How many lines of the records contain the string "Returning"? Reply with the number only.

══ Records shown ══

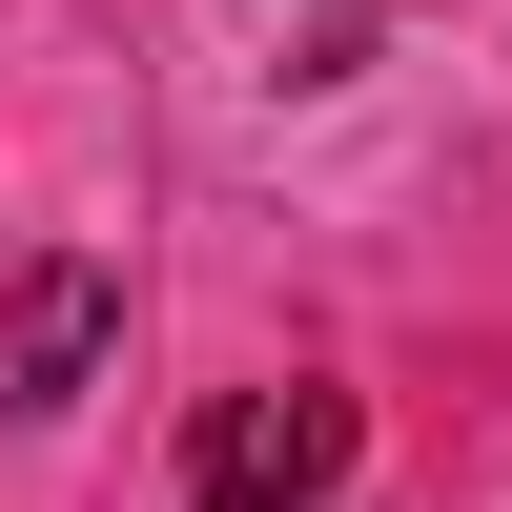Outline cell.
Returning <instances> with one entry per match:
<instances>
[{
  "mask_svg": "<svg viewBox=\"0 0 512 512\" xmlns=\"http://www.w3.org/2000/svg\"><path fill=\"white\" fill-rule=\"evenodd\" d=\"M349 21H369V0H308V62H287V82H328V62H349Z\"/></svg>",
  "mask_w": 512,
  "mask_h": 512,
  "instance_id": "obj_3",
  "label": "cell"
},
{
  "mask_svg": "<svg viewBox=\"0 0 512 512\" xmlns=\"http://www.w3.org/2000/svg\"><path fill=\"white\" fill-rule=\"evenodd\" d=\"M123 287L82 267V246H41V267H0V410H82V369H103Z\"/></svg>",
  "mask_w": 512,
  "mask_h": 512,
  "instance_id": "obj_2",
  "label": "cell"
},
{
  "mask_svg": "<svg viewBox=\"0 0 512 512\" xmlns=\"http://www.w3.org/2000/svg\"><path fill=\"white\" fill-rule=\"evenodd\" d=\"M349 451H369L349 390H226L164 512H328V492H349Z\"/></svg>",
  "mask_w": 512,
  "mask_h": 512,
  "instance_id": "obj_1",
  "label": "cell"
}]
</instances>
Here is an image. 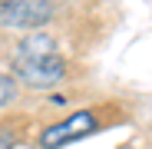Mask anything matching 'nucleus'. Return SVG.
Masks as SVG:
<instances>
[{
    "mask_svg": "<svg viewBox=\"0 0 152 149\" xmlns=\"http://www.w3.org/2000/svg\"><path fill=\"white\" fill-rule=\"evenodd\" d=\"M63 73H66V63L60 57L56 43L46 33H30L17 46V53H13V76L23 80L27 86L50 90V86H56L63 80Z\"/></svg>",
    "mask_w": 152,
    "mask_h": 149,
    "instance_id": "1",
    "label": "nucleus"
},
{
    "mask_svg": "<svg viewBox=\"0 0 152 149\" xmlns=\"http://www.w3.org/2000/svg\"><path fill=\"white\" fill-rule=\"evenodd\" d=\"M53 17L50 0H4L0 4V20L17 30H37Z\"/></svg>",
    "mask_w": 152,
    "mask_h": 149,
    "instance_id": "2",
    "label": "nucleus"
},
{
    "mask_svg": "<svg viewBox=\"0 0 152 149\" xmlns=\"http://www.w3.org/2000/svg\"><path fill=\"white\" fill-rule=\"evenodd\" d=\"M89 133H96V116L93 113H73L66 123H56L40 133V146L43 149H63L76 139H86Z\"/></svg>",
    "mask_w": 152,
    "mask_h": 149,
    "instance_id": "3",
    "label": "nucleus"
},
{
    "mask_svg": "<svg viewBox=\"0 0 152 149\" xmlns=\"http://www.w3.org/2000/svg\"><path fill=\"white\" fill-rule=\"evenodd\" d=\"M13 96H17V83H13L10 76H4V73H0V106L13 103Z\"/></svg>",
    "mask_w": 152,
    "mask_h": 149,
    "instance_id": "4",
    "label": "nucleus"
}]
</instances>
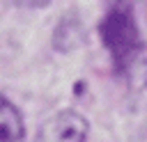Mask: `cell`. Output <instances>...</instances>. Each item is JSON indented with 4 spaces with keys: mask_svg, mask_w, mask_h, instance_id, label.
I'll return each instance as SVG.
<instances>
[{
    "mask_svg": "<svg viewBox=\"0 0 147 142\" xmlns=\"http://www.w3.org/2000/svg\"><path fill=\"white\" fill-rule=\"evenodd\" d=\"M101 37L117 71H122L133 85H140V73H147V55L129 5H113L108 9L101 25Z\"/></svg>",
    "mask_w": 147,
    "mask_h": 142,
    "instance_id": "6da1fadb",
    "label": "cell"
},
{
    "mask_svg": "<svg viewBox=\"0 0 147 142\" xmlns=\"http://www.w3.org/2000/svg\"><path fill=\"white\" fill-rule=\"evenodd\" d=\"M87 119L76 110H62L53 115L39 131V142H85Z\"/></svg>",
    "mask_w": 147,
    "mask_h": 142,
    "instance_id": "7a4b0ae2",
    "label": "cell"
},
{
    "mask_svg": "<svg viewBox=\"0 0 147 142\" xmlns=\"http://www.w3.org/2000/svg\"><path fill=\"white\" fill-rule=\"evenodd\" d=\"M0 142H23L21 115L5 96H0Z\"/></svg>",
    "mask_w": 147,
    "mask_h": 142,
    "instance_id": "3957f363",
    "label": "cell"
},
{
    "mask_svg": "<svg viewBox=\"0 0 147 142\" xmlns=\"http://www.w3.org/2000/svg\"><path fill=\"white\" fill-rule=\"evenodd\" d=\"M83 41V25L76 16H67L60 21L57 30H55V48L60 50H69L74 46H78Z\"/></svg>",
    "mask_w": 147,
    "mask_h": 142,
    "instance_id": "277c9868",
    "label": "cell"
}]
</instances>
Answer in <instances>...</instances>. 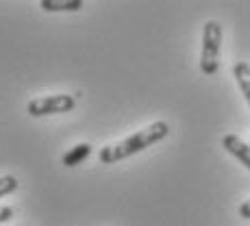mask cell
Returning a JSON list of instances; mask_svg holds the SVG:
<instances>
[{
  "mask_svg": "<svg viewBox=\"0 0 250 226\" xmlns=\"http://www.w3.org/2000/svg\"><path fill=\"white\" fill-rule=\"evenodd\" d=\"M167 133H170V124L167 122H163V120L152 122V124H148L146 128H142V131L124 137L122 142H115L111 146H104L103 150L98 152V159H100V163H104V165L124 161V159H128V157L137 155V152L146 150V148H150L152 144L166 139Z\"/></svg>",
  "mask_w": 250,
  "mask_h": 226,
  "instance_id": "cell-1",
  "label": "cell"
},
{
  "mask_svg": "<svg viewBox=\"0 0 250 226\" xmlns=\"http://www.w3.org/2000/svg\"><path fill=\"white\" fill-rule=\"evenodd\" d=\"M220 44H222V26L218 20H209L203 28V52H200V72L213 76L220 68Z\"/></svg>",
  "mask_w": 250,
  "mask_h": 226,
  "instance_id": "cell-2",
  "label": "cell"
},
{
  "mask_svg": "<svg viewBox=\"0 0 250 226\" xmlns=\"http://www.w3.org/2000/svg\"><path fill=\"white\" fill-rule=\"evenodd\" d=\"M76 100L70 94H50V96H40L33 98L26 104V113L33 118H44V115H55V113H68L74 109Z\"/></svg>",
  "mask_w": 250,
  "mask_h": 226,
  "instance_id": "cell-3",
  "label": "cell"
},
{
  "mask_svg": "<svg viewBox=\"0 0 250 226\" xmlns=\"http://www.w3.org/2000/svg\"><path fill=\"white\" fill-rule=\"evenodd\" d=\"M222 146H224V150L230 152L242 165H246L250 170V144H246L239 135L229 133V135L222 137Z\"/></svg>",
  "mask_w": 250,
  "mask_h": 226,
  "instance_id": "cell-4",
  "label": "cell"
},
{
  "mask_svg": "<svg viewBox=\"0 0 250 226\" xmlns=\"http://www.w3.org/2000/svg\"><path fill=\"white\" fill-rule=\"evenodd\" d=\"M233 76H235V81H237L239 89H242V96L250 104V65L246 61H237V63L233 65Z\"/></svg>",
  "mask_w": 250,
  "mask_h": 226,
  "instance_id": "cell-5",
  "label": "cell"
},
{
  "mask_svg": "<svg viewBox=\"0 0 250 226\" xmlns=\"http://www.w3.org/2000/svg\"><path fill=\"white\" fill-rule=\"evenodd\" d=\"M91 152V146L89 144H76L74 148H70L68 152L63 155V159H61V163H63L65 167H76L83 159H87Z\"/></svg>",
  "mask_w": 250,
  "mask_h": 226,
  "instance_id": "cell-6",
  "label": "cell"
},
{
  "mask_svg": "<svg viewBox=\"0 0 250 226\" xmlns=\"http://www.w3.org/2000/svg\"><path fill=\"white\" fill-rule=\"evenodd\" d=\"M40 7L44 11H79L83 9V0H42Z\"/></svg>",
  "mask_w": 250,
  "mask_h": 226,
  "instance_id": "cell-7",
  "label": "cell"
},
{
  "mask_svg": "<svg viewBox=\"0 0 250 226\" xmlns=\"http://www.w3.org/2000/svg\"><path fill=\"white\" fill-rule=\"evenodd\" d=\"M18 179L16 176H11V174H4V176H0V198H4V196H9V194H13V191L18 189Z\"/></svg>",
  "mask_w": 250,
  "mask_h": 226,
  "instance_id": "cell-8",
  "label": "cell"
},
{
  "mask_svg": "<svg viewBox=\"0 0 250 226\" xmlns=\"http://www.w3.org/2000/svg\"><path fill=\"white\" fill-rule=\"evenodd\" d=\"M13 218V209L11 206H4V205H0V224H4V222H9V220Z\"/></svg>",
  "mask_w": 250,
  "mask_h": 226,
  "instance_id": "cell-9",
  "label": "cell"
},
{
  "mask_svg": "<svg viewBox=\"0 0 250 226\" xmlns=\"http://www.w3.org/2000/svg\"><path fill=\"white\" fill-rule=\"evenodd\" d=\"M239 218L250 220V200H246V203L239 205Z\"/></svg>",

═══

## Reply to the task
2